The complexity of life on earth has been well explained by the modern theory of evolution, by giving an organism the capacity to replicate, making imperfect copies of itself, throughout countless generations, it will create an entire ecosystem of organisms specialized in particular tasks, carved by the environmental pressure.

However, the starting point of life is still unknown, at some point in history (around 4 billion years ago) a living organism has to arise from an abiotic environment. But the challenge of explaining the origin of life can be simplified by the “snowball up the hill” effect: it is necessary to prove the creation of some sort of genetic code, that over time, thanks to its capability of both, replicate and catalyze chemical reactions, could lead to the formation of some sort of bacterial-like cell.

It has been proven that simple organic molecules could be formed spontaneously in prebiotic Earth, like in the atmosphere thanks to the activity of thunders, or in underwater vents.  Another possible explanation for the presence of organic compounds like amino acids, organic acids, and nitrogen bases at that time, could be the meteoric bombardment to which Earth was subjected. These hypotheses are difficult to prove and it is also possible that more than one event participated in the formation of an organic-rich environment in the pre-biotic area.

So, did DNA arise from spontaneous reactions on Earth? Probably not, its structure is complex and far too specialized in carrying information, the genetic polymer that we are looking for must be less complex, and so RNA could be a possible candidate as the simpler cousin of DNA. Not only that but the origin of the genetic code faces another problem: without pre-existing genetic information where the necessary enzymes for replication came from? A possible explanation can be given by RNA itself, it has been observed that RNA, can have catalytic activity, working as an enzyme. The hypothesis that RNA was in fact the first genetic polymer needs still to explain how monomers that are so complex, and require the formation of regiospecific bonds between 3 different chemical moiety, could be present at that time.
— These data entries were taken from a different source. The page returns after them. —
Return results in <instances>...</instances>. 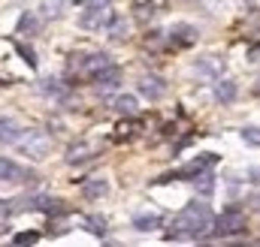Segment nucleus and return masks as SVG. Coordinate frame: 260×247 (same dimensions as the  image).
Returning <instances> with one entry per match:
<instances>
[{
    "mask_svg": "<svg viewBox=\"0 0 260 247\" xmlns=\"http://www.w3.org/2000/svg\"><path fill=\"white\" fill-rule=\"evenodd\" d=\"M164 88H167V81L157 78V75H142L139 78V94L145 100H160L164 97Z\"/></svg>",
    "mask_w": 260,
    "mask_h": 247,
    "instance_id": "39448f33",
    "label": "nucleus"
},
{
    "mask_svg": "<svg viewBox=\"0 0 260 247\" xmlns=\"http://www.w3.org/2000/svg\"><path fill=\"white\" fill-rule=\"evenodd\" d=\"M18 133H21V127L12 121V118H0V142H3V145L15 142V139H18Z\"/></svg>",
    "mask_w": 260,
    "mask_h": 247,
    "instance_id": "4468645a",
    "label": "nucleus"
},
{
    "mask_svg": "<svg viewBox=\"0 0 260 247\" xmlns=\"http://www.w3.org/2000/svg\"><path fill=\"white\" fill-rule=\"evenodd\" d=\"M212 208L206 205V202H188L185 208H182V214L176 217V226H173V232H176V238H206V235H212Z\"/></svg>",
    "mask_w": 260,
    "mask_h": 247,
    "instance_id": "f257e3e1",
    "label": "nucleus"
},
{
    "mask_svg": "<svg viewBox=\"0 0 260 247\" xmlns=\"http://www.w3.org/2000/svg\"><path fill=\"white\" fill-rule=\"evenodd\" d=\"M12 211H18V205L9 202V199H0V217H6V214H12Z\"/></svg>",
    "mask_w": 260,
    "mask_h": 247,
    "instance_id": "393cba45",
    "label": "nucleus"
},
{
    "mask_svg": "<svg viewBox=\"0 0 260 247\" xmlns=\"http://www.w3.org/2000/svg\"><path fill=\"white\" fill-rule=\"evenodd\" d=\"M115 109H118V112H124V115H133V112L139 109V103H136V97H133V94H121V97L115 100Z\"/></svg>",
    "mask_w": 260,
    "mask_h": 247,
    "instance_id": "f3484780",
    "label": "nucleus"
},
{
    "mask_svg": "<svg viewBox=\"0 0 260 247\" xmlns=\"http://www.w3.org/2000/svg\"><path fill=\"white\" fill-rule=\"evenodd\" d=\"M170 36H173V43H176V46H185V49L197 43V30L191 27V24H176V27L170 30Z\"/></svg>",
    "mask_w": 260,
    "mask_h": 247,
    "instance_id": "6e6552de",
    "label": "nucleus"
},
{
    "mask_svg": "<svg viewBox=\"0 0 260 247\" xmlns=\"http://www.w3.org/2000/svg\"><path fill=\"white\" fill-rule=\"evenodd\" d=\"M12 145H15L18 154H24V157H30V160H43V157H49V151H52V139H49L46 133H37V130H27V133L21 130Z\"/></svg>",
    "mask_w": 260,
    "mask_h": 247,
    "instance_id": "f03ea898",
    "label": "nucleus"
},
{
    "mask_svg": "<svg viewBox=\"0 0 260 247\" xmlns=\"http://www.w3.org/2000/svg\"><path fill=\"white\" fill-rule=\"evenodd\" d=\"M61 6H64V0H46V3L40 6V15H43V18H58V15H61Z\"/></svg>",
    "mask_w": 260,
    "mask_h": 247,
    "instance_id": "6ab92c4d",
    "label": "nucleus"
},
{
    "mask_svg": "<svg viewBox=\"0 0 260 247\" xmlns=\"http://www.w3.org/2000/svg\"><path fill=\"white\" fill-rule=\"evenodd\" d=\"M82 226H85V229H91L97 238H103V235H106V223H103L100 217H85V220H82Z\"/></svg>",
    "mask_w": 260,
    "mask_h": 247,
    "instance_id": "aec40b11",
    "label": "nucleus"
},
{
    "mask_svg": "<svg viewBox=\"0 0 260 247\" xmlns=\"http://www.w3.org/2000/svg\"><path fill=\"white\" fill-rule=\"evenodd\" d=\"M245 232V214L239 208H230L227 214L212 220V235H239Z\"/></svg>",
    "mask_w": 260,
    "mask_h": 247,
    "instance_id": "20e7f679",
    "label": "nucleus"
},
{
    "mask_svg": "<svg viewBox=\"0 0 260 247\" xmlns=\"http://www.w3.org/2000/svg\"><path fill=\"white\" fill-rule=\"evenodd\" d=\"M88 154H91V145L79 142V145H73V148L67 151V163H82V157H88Z\"/></svg>",
    "mask_w": 260,
    "mask_h": 247,
    "instance_id": "a211bd4d",
    "label": "nucleus"
},
{
    "mask_svg": "<svg viewBox=\"0 0 260 247\" xmlns=\"http://www.w3.org/2000/svg\"><path fill=\"white\" fill-rule=\"evenodd\" d=\"M18 178H24V169H21L18 163L6 160V157H0V184H6V181H18Z\"/></svg>",
    "mask_w": 260,
    "mask_h": 247,
    "instance_id": "9d476101",
    "label": "nucleus"
},
{
    "mask_svg": "<svg viewBox=\"0 0 260 247\" xmlns=\"http://www.w3.org/2000/svg\"><path fill=\"white\" fill-rule=\"evenodd\" d=\"M194 187L200 196H212V190H215V178L212 175H203V172H197L194 175Z\"/></svg>",
    "mask_w": 260,
    "mask_h": 247,
    "instance_id": "dca6fc26",
    "label": "nucleus"
},
{
    "mask_svg": "<svg viewBox=\"0 0 260 247\" xmlns=\"http://www.w3.org/2000/svg\"><path fill=\"white\" fill-rule=\"evenodd\" d=\"M215 163H218V154H200V157H197V163H191L188 169H182V172H179V178H194L197 172H206V169H212Z\"/></svg>",
    "mask_w": 260,
    "mask_h": 247,
    "instance_id": "0eeeda50",
    "label": "nucleus"
},
{
    "mask_svg": "<svg viewBox=\"0 0 260 247\" xmlns=\"http://www.w3.org/2000/svg\"><path fill=\"white\" fill-rule=\"evenodd\" d=\"M34 27H37V18L34 15H24L21 24H18V30H34Z\"/></svg>",
    "mask_w": 260,
    "mask_h": 247,
    "instance_id": "a878e982",
    "label": "nucleus"
},
{
    "mask_svg": "<svg viewBox=\"0 0 260 247\" xmlns=\"http://www.w3.org/2000/svg\"><path fill=\"white\" fill-rule=\"evenodd\" d=\"M109 63H112V61H109V55H100V52H94V55H85V58H82L79 69H82V72L91 78V75H97V72H100L103 66H109Z\"/></svg>",
    "mask_w": 260,
    "mask_h": 247,
    "instance_id": "423d86ee",
    "label": "nucleus"
},
{
    "mask_svg": "<svg viewBox=\"0 0 260 247\" xmlns=\"http://www.w3.org/2000/svg\"><path fill=\"white\" fill-rule=\"evenodd\" d=\"M133 226H136L139 232H151V229L160 226V214H136V217H133Z\"/></svg>",
    "mask_w": 260,
    "mask_h": 247,
    "instance_id": "2eb2a0df",
    "label": "nucleus"
},
{
    "mask_svg": "<svg viewBox=\"0 0 260 247\" xmlns=\"http://www.w3.org/2000/svg\"><path fill=\"white\" fill-rule=\"evenodd\" d=\"M254 205H257V211H260V196H257V199H254Z\"/></svg>",
    "mask_w": 260,
    "mask_h": 247,
    "instance_id": "cd10ccee",
    "label": "nucleus"
},
{
    "mask_svg": "<svg viewBox=\"0 0 260 247\" xmlns=\"http://www.w3.org/2000/svg\"><path fill=\"white\" fill-rule=\"evenodd\" d=\"M254 91H257V94H260V78H257V88H254Z\"/></svg>",
    "mask_w": 260,
    "mask_h": 247,
    "instance_id": "c85d7f7f",
    "label": "nucleus"
},
{
    "mask_svg": "<svg viewBox=\"0 0 260 247\" xmlns=\"http://www.w3.org/2000/svg\"><path fill=\"white\" fill-rule=\"evenodd\" d=\"M91 78H94L97 85H109V88H115V85L121 81V69H118L115 63H109V66H103V69H100L97 75H91Z\"/></svg>",
    "mask_w": 260,
    "mask_h": 247,
    "instance_id": "f8f14e48",
    "label": "nucleus"
},
{
    "mask_svg": "<svg viewBox=\"0 0 260 247\" xmlns=\"http://www.w3.org/2000/svg\"><path fill=\"white\" fill-rule=\"evenodd\" d=\"M82 193H85L88 199H103V196L109 193V184H106V181H100V178H91V181H85V184H82Z\"/></svg>",
    "mask_w": 260,
    "mask_h": 247,
    "instance_id": "ddd939ff",
    "label": "nucleus"
},
{
    "mask_svg": "<svg viewBox=\"0 0 260 247\" xmlns=\"http://www.w3.org/2000/svg\"><path fill=\"white\" fill-rule=\"evenodd\" d=\"M139 127L136 124H130V121H121L118 127H115V133H118V139H127V133H136Z\"/></svg>",
    "mask_w": 260,
    "mask_h": 247,
    "instance_id": "b1692460",
    "label": "nucleus"
},
{
    "mask_svg": "<svg viewBox=\"0 0 260 247\" xmlns=\"http://www.w3.org/2000/svg\"><path fill=\"white\" fill-rule=\"evenodd\" d=\"M12 241H15V244H34V241H40V232H37V229H24V232H18Z\"/></svg>",
    "mask_w": 260,
    "mask_h": 247,
    "instance_id": "412c9836",
    "label": "nucleus"
},
{
    "mask_svg": "<svg viewBox=\"0 0 260 247\" xmlns=\"http://www.w3.org/2000/svg\"><path fill=\"white\" fill-rule=\"evenodd\" d=\"M236 94H239V91H236V81H233V78H230V81H227V78H221V81L215 85V100H218V103H224V106H227V103H233V100H236Z\"/></svg>",
    "mask_w": 260,
    "mask_h": 247,
    "instance_id": "1a4fd4ad",
    "label": "nucleus"
},
{
    "mask_svg": "<svg viewBox=\"0 0 260 247\" xmlns=\"http://www.w3.org/2000/svg\"><path fill=\"white\" fill-rule=\"evenodd\" d=\"M79 24H82L85 30H109V27L115 24V12H112V6H109V3L85 6V12H82Z\"/></svg>",
    "mask_w": 260,
    "mask_h": 247,
    "instance_id": "7ed1b4c3",
    "label": "nucleus"
},
{
    "mask_svg": "<svg viewBox=\"0 0 260 247\" xmlns=\"http://www.w3.org/2000/svg\"><path fill=\"white\" fill-rule=\"evenodd\" d=\"M64 88H58V78H46L43 85H40V94H49V97H55V94H61Z\"/></svg>",
    "mask_w": 260,
    "mask_h": 247,
    "instance_id": "4be33fe9",
    "label": "nucleus"
},
{
    "mask_svg": "<svg viewBox=\"0 0 260 247\" xmlns=\"http://www.w3.org/2000/svg\"><path fill=\"white\" fill-rule=\"evenodd\" d=\"M221 69H224V63L218 61V58H200V61H197V75L218 78V75H221Z\"/></svg>",
    "mask_w": 260,
    "mask_h": 247,
    "instance_id": "9b49d317",
    "label": "nucleus"
},
{
    "mask_svg": "<svg viewBox=\"0 0 260 247\" xmlns=\"http://www.w3.org/2000/svg\"><path fill=\"white\" fill-rule=\"evenodd\" d=\"M242 139H245L248 145H257L260 148V127H245V130H242Z\"/></svg>",
    "mask_w": 260,
    "mask_h": 247,
    "instance_id": "5701e85b",
    "label": "nucleus"
},
{
    "mask_svg": "<svg viewBox=\"0 0 260 247\" xmlns=\"http://www.w3.org/2000/svg\"><path fill=\"white\" fill-rule=\"evenodd\" d=\"M97 3H109V0H85V6H97Z\"/></svg>",
    "mask_w": 260,
    "mask_h": 247,
    "instance_id": "bb28decb",
    "label": "nucleus"
}]
</instances>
The supporters of this hypothesis link the formation of long RNA molecules from activated nucleotides in the environment, to geological events and the interactions with clays that could act as the catalyst of this process[2].


DNA and potentially informational oligonucleotide analogs. (a) DNA. (b) Pyranosyl analog of RNA. (c) Peptide nucleic acid[2].
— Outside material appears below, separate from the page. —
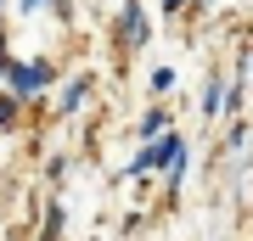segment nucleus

But RNA can be also considered a pretty complex molecule, it is possible that the original genetic code was not a nucleic acid at all: some scientists speculate that other types of polymers could work as genetic code and being simpler and more probable in a prebiotic environment. Aminoacids and peptidic bonds seem more plausible as components of the first genetic code, so peptide nucleic acid (PNA) could be a candidate as DNA ancestor. From this genetic code, information could then be passed to a molecule of RNA (it has been observed) and then RNA would act as the direct ancestor of DNA[1].
The research of the original genetic code is far from being completed, prebiotic chemists are continuously evaluating different scenarios, taking into consideration the environmental conditions on Earth, the probability of obtaining particular building blocks, and how they could be assembled, by using different kinds of bonds. The number of possibilities is very high, the different speculations that can be made are exciting, and I think that I will explore the subject of the origin of life more in-depth in the future.
I find this kind of research thrilling because we are moving to unexplored scenarios in which all kinds of possible origin stories could be possible. The complexity of this question relies on the difficulty in finding out the specific environmental conditions on Earth when life started, and the huge number of possible molecules, monomers, and chemical bonds that could arise in the prebiotic era.